還不等黑著臉的肖鶴白喝問,全都撲通跪下哭訴:“肖總管,這幫賊人太囂張了,半夜潛進屋子衝著我手就是一下。”

有的主事是在青樓、有的主事是在小妾床上、還有的是在酒坊……睡得好好的,衝進來一個影就劃拉他手心。

簡直是喪儘天良!

雲娘子捧著手嚶嚶哭泣:“奴家這手還怎麼調香啊!”當時趙凜突然出現在屋子裡,讓她幫忙去割十二主事的手心時,她也是下了一跳。

隨即自己先劃破了手心。

肖鶴白沉著臉:賊人狡猾,看來查看手心是不行了。

此時天光已經大亮,他揮手讓人把瑟瑟發抖的百姓放了,留下被搶的那六家主事詢問當夜的具體情況。
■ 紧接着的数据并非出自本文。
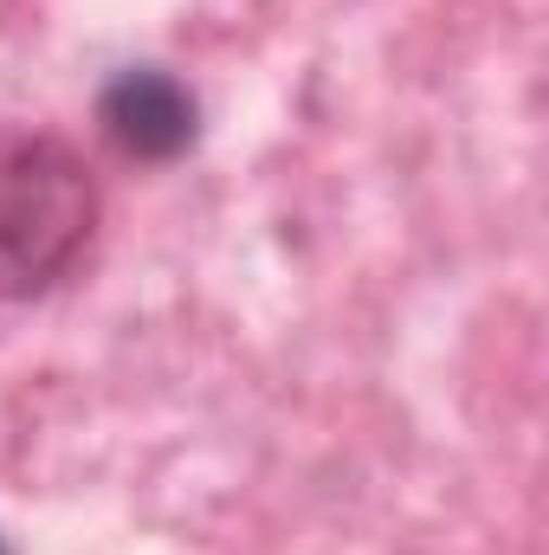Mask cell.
Listing matches in <instances>:
<instances>
[{"label": "cell", "instance_id": "6da1fadb", "mask_svg": "<svg viewBox=\"0 0 549 555\" xmlns=\"http://www.w3.org/2000/svg\"><path fill=\"white\" fill-rule=\"evenodd\" d=\"M104 175L85 142L46 124H0V310L39 304L91 266Z\"/></svg>", "mask_w": 549, "mask_h": 555}, {"label": "cell", "instance_id": "3957f363", "mask_svg": "<svg viewBox=\"0 0 549 555\" xmlns=\"http://www.w3.org/2000/svg\"><path fill=\"white\" fill-rule=\"evenodd\" d=\"M0 555H13V550H7V537H0Z\"/></svg>", "mask_w": 549, "mask_h": 555}, {"label": "cell", "instance_id": "7a4b0ae2", "mask_svg": "<svg viewBox=\"0 0 549 555\" xmlns=\"http://www.w3.org/2000/svg\"><path fill=\"white\" fill-rule=\"evenodd\" d=\"M91 124L104 149L130 168H175L201 149V98L181 72L168 65H117L98 85Z\"/></svg>", "mask_w": 549, "mask_h": 555}]
</instances>
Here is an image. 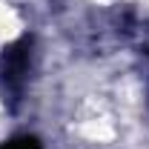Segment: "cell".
I'll list each match as a JSON object with an SVG mask.
<instances>
[{
    "label": "cell",
    "instance_id": "7a4b0ae2",
    "mask_svg": "<svg viewBox=\"0 0 149 149\" xmlns=\"http://www.w3.org/2000/svg\"><path fill=\"white\" fill-rule=\"evenodd\" d=\"M0 149H43V143L35 135H17V138H9L6 143H0Z\"/></svg>",
    "mask_w": 149,
    "mask_h": 149
},
{
    "label": "cell",
    "instance_id": "6da1fadb",
    "mask_svg": "<svg viewBox=\"0 0 149 149\" xmlns=\"http://www.w3.org/2000/svg\"><path fill=\"white\" fill-rule=\"evenodd\" d=\"M29 66H32V37H20L15 43H9L0 55V89L12 100V106H17L26 77H29Z\"/></svg>",
    "mask_w": 149,
    "mask_h": 149
}]
</instances>
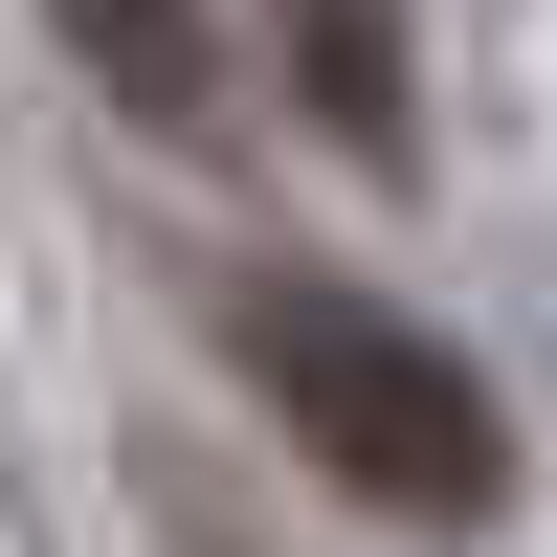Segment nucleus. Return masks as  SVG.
I'll return each mask as SVG.
<instances>
[{"instance_id":"nucleus-3","label":"nucleus","mask_w":557,"mask_h":557,"mask_svg":"<svg viewBox=\"0 0 557 557\" xmlns=\"http://www.w3.org/2000/svg\"><path fill=\"white\" fill-rule=\"evenodd\" d=\"M290 45H312V112H335L357 157H401V45H380V0H290Z\"/></svg>"},{"instance_id":"nucleus-2","label":"nucleus","mask_w":557,"mask_h":557,"mask_svg":"<svg viewBox=\"0 0 557 557\" xmlns=\"http://www.w3.org/2000/svg\"><path fill=\"white\" fill-rule=\"evenodd\" d=\"M45 23L89 45V89H112V112H157V134L201 112V23H178V0H45Z\"/></svg>"},{"instance_id":"nucleus-1","label":"nucleus","mask_w":557,"mask_h":557,"mask_svg":"<svg viewBox=\"0 0 557 557\" xmlns=\"http://www.w3.org/2000/svg\"><path fill=\"white\" fill-rule=\"evenodd\" d=\"M246 380H268V424H290L357 513H401V535H469L491 491H513L491 380H469L446 335H401V312L312 290V268H268V290H246Z\"/></svg>"}]
</instances>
等六人一一陳述完後,他坐在太師椅上仔細回憶近日來的諸多事情:是有人使了調虎離山之計故意把他調去剿匪,然後趁著他不在背後偷家,先搶了六個主事的府上,最後又摸進了王府。

那是誰促使他去剿匪的呢,他目光看向還跪著的湯和誌,眉頭慢慢擰了起來:“其餘人先下去,湯主事留下來。”

其餘十一個主事齊齊應是,垂眉

斂目的退了出去。獨自承受肖鶴白審視的湯和誌手腳發軟,後背冒汗,頭也不敢抬。

等四周橋無聲音,肖鶴白才沉聲道:“湯主事,再把你那日是如何被捕,如何逃下山的整個過程再描述一遍。”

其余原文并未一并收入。